[Aim of the task]: Can you reproduce the data word for word, starting at the line that contains "Of the two options, point" and continuing through the last line of the data?
** BEGIN Data for this task **
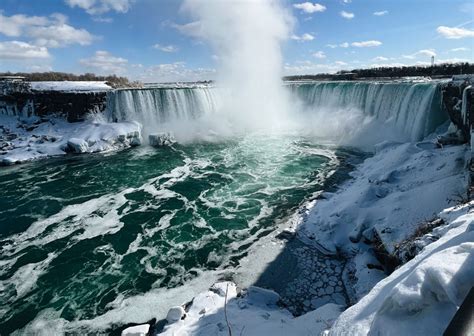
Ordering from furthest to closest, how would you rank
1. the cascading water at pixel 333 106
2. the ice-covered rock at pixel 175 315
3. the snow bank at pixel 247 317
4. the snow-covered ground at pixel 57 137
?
the snow-covered ground at pixel 57 137 < the cascading water at pixel 333 106 < the ice-covered rock at pixel 175 315 < the snow bank at pixel 247 317

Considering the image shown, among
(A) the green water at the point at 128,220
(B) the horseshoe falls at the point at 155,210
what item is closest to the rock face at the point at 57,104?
(B) the horseshoe falls at the point at 155,210

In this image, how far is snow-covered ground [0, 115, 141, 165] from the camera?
1833 cm

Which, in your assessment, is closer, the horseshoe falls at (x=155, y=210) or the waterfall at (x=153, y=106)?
the horseshoe falls at (x=155, y=210)

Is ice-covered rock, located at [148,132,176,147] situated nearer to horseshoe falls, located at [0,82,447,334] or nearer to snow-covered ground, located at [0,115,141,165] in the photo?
horseshoe falls, located at [0,82,447,334]

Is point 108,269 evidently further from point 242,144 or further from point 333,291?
point 242,144

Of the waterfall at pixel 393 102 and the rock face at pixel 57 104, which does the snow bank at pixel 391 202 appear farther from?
the rock face at pixel 57 104

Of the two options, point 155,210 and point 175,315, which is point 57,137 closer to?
point 155,210

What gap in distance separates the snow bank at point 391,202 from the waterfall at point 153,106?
54.9 ft

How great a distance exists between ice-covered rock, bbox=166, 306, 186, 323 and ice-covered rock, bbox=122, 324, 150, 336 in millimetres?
368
** END Data for this task **
[Response to this exercise]:
Of the two options, point 155,210 and point 175,315, which is point 57,137 closer to?
point 155,210

What gap in distance separates the snow bank at point 391,202 from the waterfall at point 153,106?
54.9 ft

How great a distance exists between ice-covered rock, bbox=166, 306, 186, 323 and ice-covered rock, bbox=122, 324, 150, 336 in millimetres?
368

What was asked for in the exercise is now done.